It seems like for you, there is only one Truth in scripture — that God the Father and Jesus Christ (and the Holy Spirit) are “One Substance”. That is certainly the spin you are putting on every scripture you post around here. The irony in all this, of course, is that the very concept of a “One Substance” Trinity — as opposed to a Godhead composed of the Father, the Son, and the Holy Ghost, which is a Biblical concept — is entirely extra-Biblical. If the Bible is inerrant and sufficient, as you claim, then why isn’t the “One Substance” Trinity found in it? Why does it depend on Greek philosophical constructs for its existence?
John, you should have been with us this past Sunday morning.
We talked about how some would charge us for worshipping a substance.
The real, living, relational Triune God created materialistic substance.
Nope, God does not depend on a rescue from the Greeks. 😉
Todd, I am excited that you are moving more and more into these truths.
This is, of course, not the only truth in Scripture, but it is indeed the central one. Why? Because while Scripture does not describe the communitarian, triune God as one “substance” (“essence” or, best, “being”), it does speak of what that “being” is: love. “God is love,” as we read in I John.
Quoting Anglican Archbishop of Canterbury Rowan Williams can be problemmatic these days, but in the following, he is spot on:
“Because God exists in this threefold pattern of interdependent action, the relationship between Father, Son and Holy Spirit is one in which there is always a ‘giving place’ to each other, each standing back so that the other may act. The only human language we have for this is love: the three dimensions of divine life relate to each other in self-sacrifice or self-giving. The doctrine of the Trinity is a way of explaining why we say that God is love, not only that he shows love.”

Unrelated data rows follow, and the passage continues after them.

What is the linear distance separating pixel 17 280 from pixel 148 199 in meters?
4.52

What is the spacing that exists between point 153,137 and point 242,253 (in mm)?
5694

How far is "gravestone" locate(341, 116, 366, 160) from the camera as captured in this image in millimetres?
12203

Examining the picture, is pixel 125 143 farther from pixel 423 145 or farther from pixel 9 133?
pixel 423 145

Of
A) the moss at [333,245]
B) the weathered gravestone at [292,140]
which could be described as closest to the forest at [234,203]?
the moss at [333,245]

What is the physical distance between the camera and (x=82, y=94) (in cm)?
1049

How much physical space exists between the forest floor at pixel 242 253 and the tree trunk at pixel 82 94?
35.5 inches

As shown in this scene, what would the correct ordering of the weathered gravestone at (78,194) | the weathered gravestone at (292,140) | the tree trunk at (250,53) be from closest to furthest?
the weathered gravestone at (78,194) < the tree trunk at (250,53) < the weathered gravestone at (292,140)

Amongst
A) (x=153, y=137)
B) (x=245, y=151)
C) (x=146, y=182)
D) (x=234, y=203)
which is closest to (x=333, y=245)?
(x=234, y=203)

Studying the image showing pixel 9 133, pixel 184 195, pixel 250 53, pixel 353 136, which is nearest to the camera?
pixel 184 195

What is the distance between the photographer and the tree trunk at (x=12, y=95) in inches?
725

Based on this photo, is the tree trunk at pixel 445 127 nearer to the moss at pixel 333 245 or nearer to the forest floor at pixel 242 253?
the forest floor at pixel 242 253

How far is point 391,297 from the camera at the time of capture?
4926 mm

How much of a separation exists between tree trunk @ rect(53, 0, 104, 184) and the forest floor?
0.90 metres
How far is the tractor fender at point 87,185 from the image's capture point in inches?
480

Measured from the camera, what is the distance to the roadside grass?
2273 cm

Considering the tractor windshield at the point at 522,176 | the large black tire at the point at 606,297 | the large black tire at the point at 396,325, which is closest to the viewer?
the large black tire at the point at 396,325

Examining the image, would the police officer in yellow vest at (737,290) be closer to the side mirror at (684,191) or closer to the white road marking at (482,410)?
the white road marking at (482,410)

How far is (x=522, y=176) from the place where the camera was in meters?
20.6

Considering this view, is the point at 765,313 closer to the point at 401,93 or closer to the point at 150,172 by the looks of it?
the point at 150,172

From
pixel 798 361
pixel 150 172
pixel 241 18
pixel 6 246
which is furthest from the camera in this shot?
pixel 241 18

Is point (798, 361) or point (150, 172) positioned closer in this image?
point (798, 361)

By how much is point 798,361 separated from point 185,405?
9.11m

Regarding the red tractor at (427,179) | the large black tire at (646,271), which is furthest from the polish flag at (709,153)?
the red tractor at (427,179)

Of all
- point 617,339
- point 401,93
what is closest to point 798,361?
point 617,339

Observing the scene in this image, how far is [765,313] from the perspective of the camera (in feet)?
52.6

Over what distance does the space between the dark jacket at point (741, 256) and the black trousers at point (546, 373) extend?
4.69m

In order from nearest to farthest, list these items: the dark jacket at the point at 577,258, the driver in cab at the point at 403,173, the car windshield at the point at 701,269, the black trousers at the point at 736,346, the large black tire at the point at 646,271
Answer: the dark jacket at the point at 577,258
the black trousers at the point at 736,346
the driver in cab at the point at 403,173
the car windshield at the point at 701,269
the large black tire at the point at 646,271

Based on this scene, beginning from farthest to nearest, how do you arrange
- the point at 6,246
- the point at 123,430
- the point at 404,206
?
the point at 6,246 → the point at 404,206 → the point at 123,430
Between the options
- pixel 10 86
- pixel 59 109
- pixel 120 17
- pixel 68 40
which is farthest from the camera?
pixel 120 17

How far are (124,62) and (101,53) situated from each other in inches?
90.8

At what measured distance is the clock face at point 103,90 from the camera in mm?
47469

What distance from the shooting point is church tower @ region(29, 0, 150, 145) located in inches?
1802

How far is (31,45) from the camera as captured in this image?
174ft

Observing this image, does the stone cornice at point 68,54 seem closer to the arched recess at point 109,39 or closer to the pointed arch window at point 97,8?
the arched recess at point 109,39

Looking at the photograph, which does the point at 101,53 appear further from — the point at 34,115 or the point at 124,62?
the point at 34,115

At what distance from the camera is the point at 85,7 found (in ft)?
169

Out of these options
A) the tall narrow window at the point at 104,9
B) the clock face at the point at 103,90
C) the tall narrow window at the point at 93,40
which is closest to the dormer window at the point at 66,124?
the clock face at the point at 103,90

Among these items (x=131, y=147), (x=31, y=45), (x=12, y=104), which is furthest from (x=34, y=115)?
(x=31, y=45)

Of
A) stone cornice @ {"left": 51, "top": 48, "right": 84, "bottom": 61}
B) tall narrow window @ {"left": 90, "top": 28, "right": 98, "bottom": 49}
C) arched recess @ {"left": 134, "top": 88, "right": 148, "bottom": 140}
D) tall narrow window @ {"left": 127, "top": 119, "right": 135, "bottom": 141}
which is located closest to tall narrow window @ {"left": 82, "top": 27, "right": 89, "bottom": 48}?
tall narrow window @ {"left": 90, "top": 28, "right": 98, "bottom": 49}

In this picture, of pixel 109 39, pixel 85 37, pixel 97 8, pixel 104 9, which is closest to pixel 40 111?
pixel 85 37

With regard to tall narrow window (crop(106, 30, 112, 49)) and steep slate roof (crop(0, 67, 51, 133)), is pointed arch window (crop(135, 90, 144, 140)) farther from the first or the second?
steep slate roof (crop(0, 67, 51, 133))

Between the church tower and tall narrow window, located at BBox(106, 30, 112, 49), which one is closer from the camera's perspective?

No, we do not worship a “substance.” We do not even worship (a) “being”. We worship a tri-personal God who is love. This is tautological. Full personhood implies love. Love implies, requires, interpersonal relationship. Intelligence may or may not be eternal: LOVE is eternal.
John f,
To be fair a composite deity is also quite Greek too.
And from an Eastern Orthodox perspective homoousious doesn’t express any philosophical concept since it is an apophatic term. And this is due to the fact that God ad intra is incomprehensible.
So from an Orthodox point of view, “one essence” is actually anti-hellenistic.